→ Exercise aim
Wherever the word "States" shows up in the data, report the line it sits in.

→ Material for this exercise
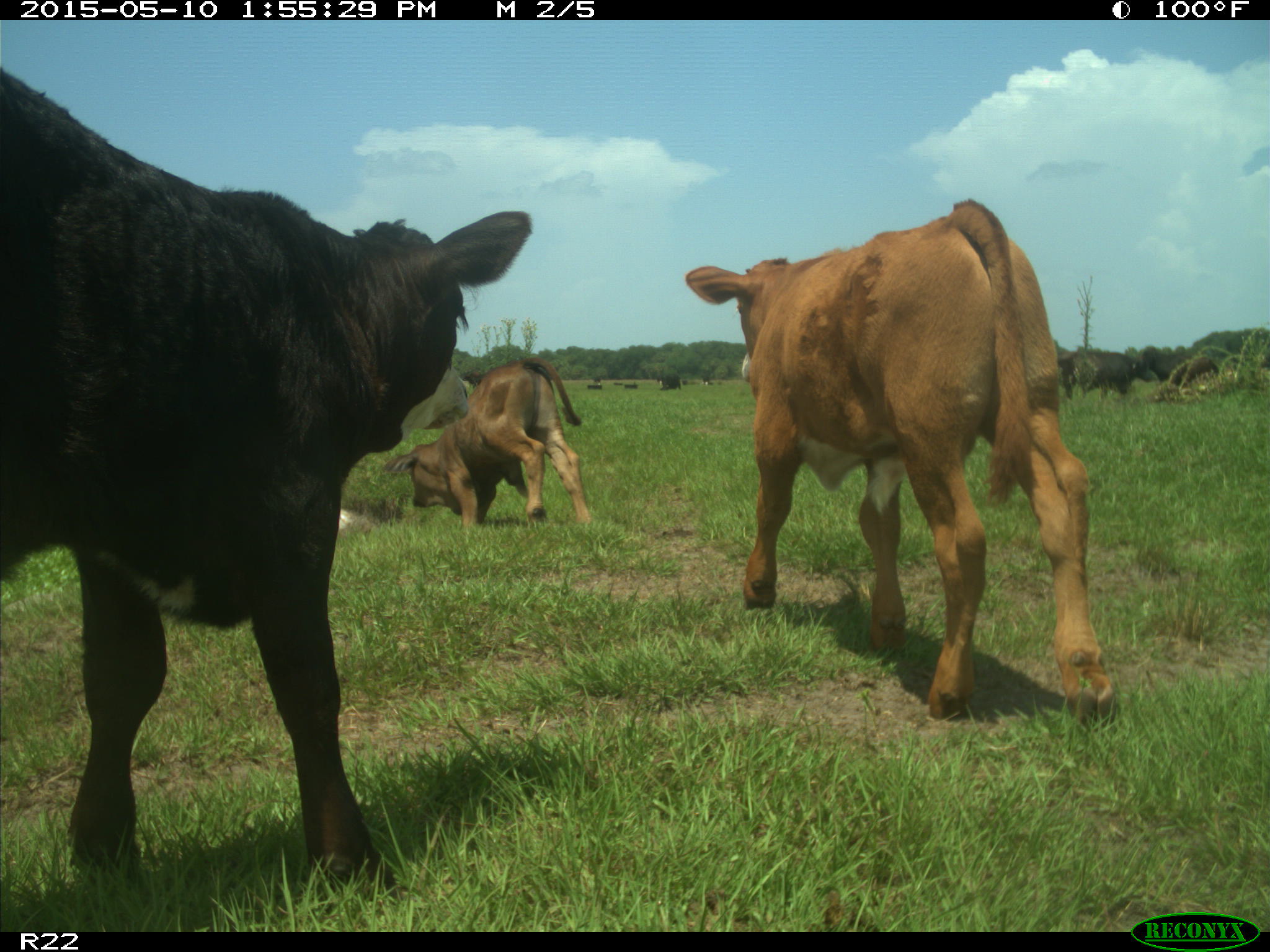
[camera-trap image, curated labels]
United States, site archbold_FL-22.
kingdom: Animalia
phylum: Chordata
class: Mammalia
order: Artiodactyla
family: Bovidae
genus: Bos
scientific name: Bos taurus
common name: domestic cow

* * *

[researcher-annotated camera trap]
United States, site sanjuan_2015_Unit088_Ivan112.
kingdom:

* * *

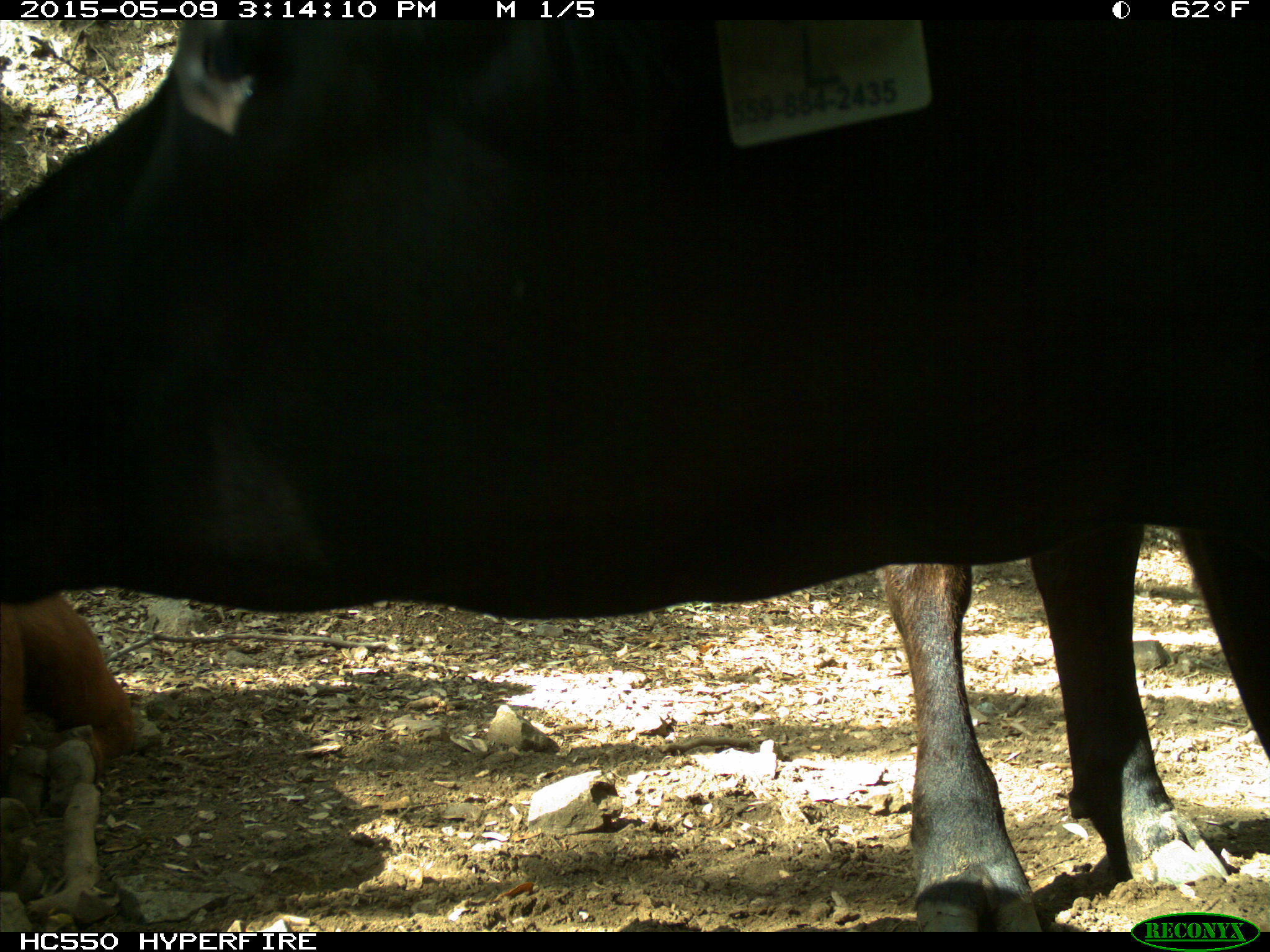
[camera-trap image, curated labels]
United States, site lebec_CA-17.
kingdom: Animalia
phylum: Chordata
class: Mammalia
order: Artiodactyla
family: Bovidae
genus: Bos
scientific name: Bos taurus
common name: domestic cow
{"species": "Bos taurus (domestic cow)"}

→ Expected answer
United States, site archbold_FL-22.
United States, site sanjuan_2015_Unit088_Ivan112.
United States, site lebec_CA-17.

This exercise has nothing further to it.